» EXERCISE AIM
Copy all entries without alteration and skip the pictures they hold.

» PROVIDED DATA

=== Begin Enclosure ===

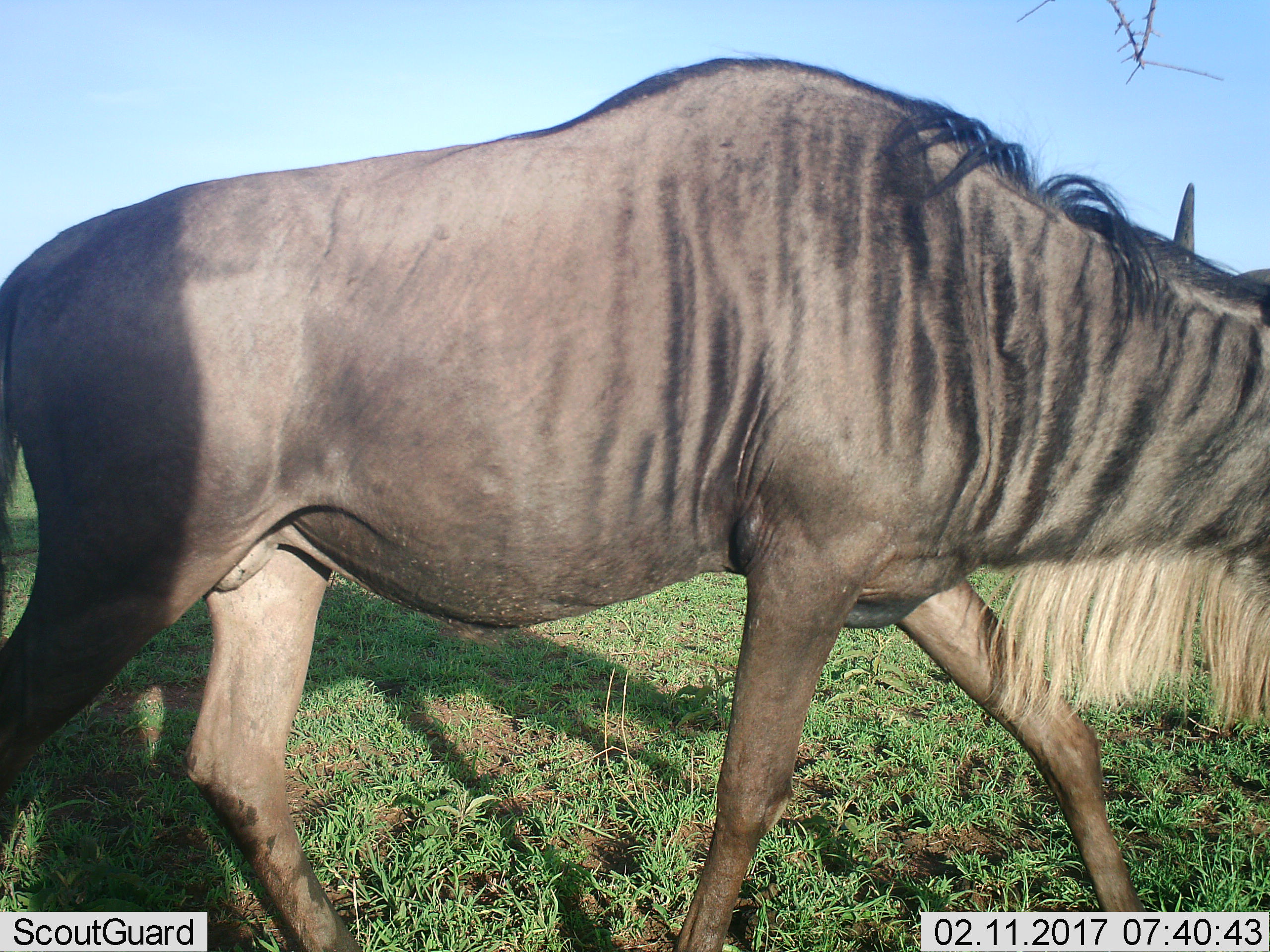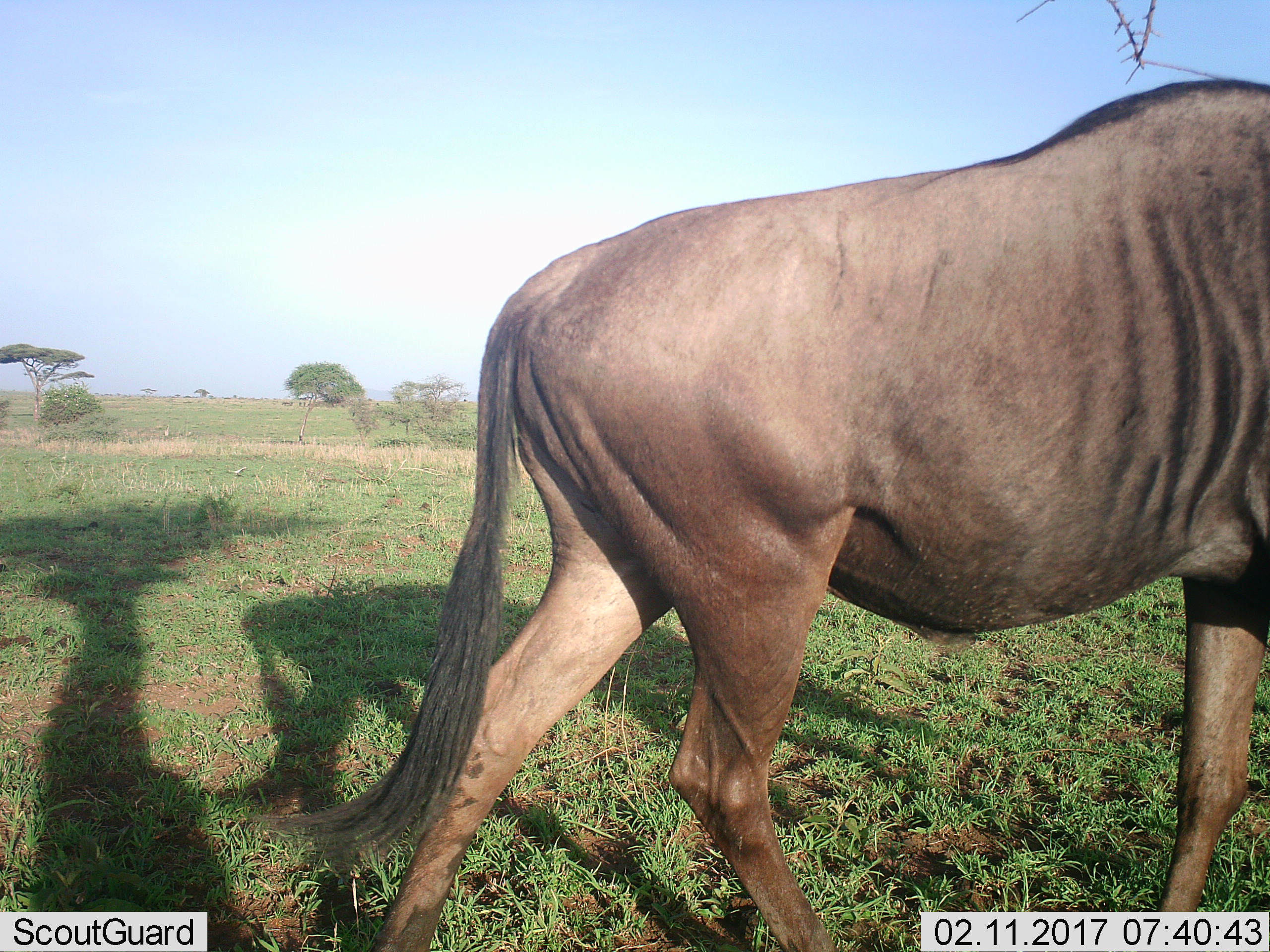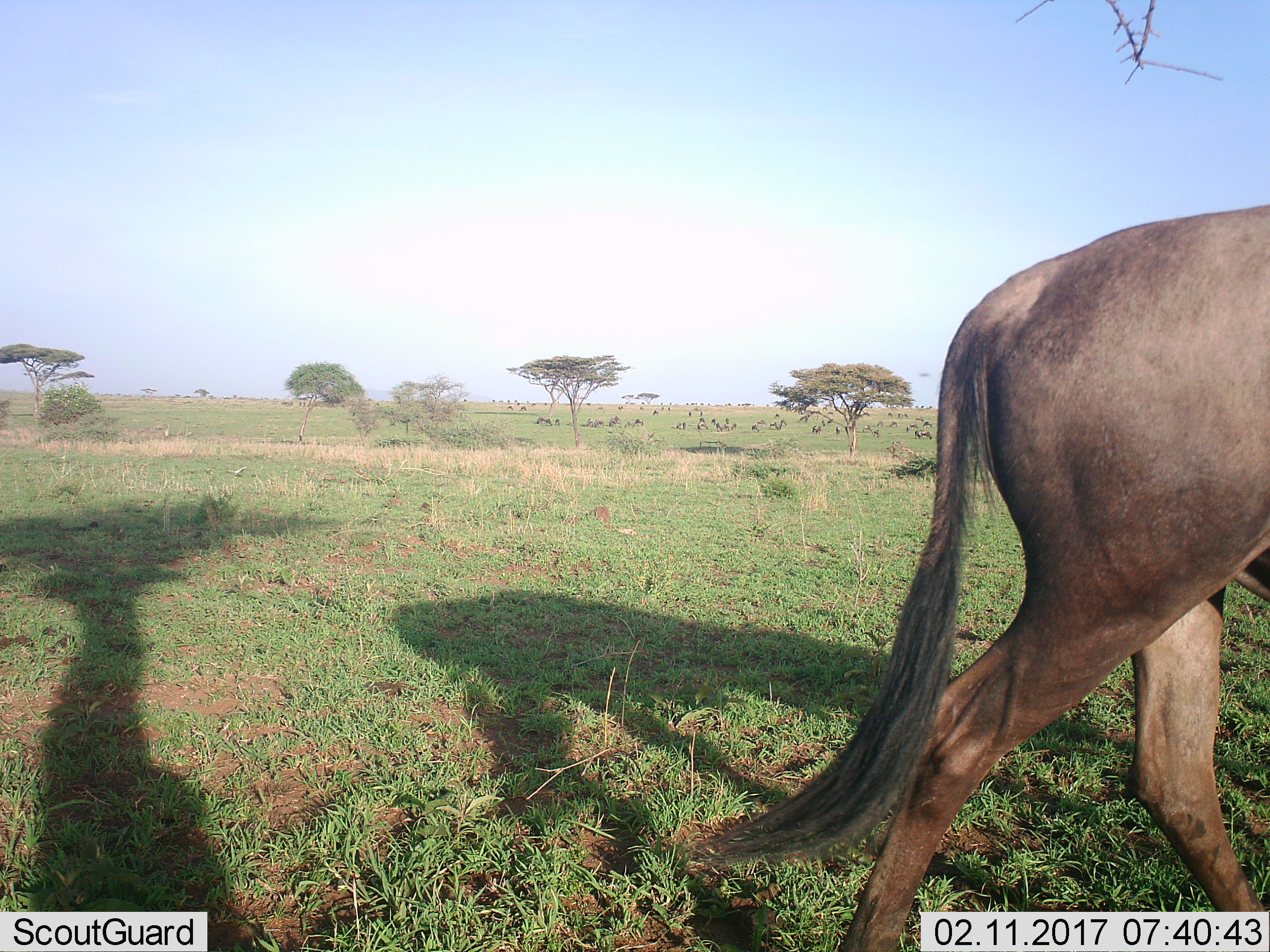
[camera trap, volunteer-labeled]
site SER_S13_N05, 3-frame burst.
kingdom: Animalia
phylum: Chordata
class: Mammalia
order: Artiodactyla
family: Bovidae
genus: Connochaetes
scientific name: Connochaetes taurinus taurinus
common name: blue wildebeest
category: wildebeestblue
Wildebeestblue (blue wildebeest) (Connochaetes taurinus taurinus), count 1. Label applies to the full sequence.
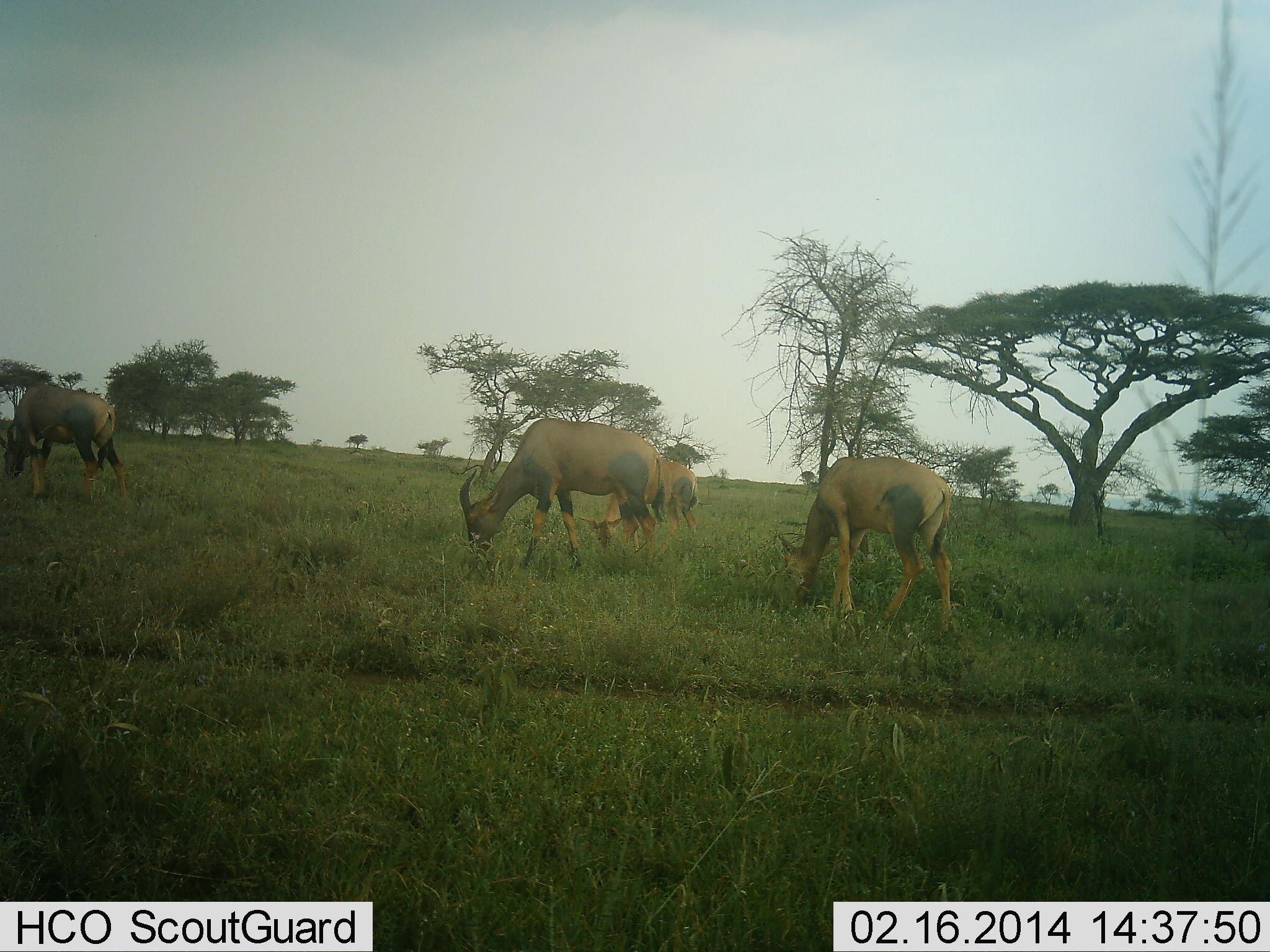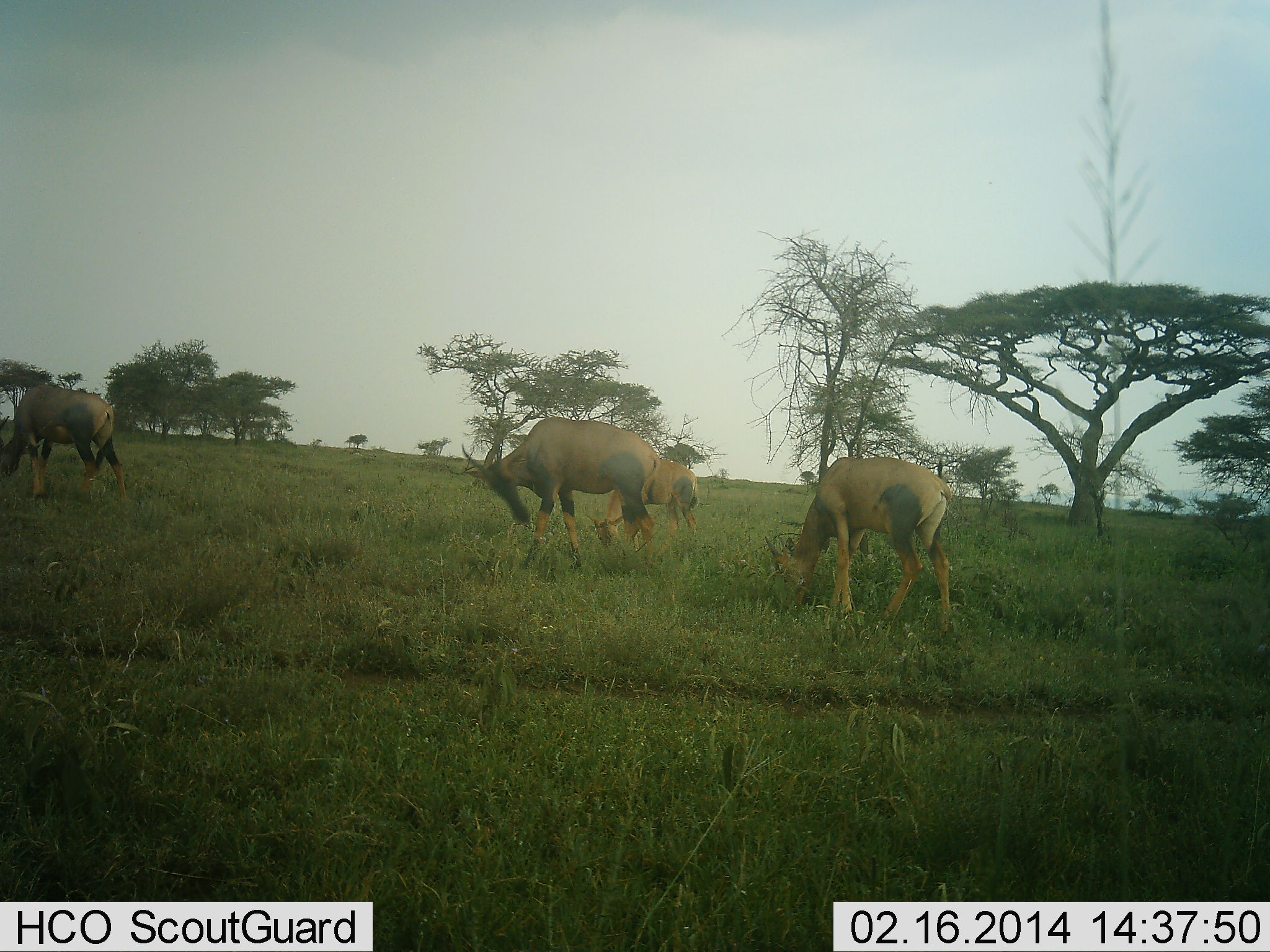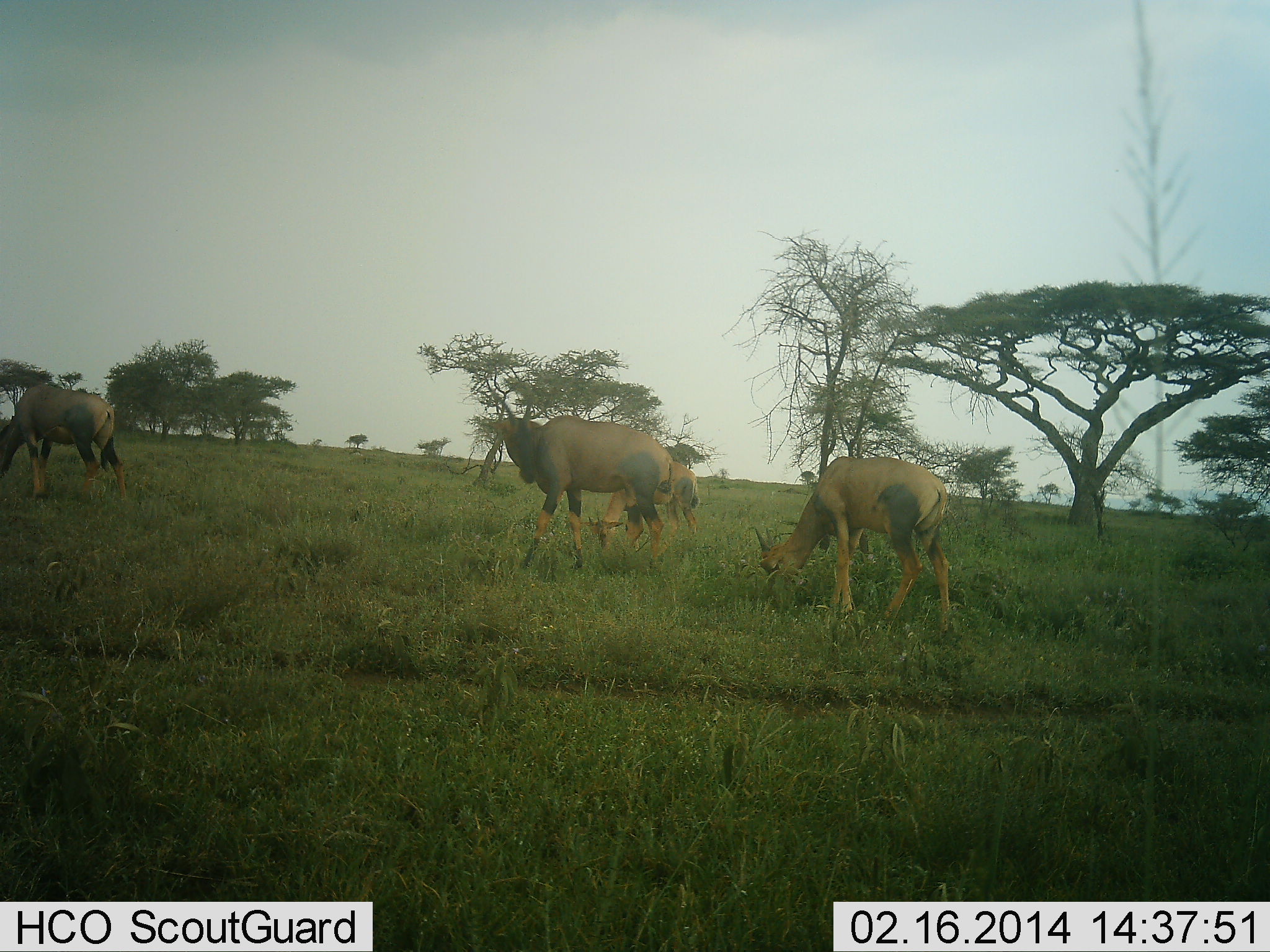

=== End Enclosure ===

» RESULT OF THE TASK
[camera trap, volunteer-labeled]
site SER_S13_N05, 3-frame burst.
kingdom: Animalia
phylum: Chordata
class: Mammalia
order: Artiodactyla
family: Bovidae
genus: Connochaetes
scientific name: Connochaetes taurinus taurinus
common name: blue wildebeest
category: wildebeestblue
Wildebeestblue (blue wildebeest) (Connochaetes taurinus taurinus), count 1. Label applies to the full sequence.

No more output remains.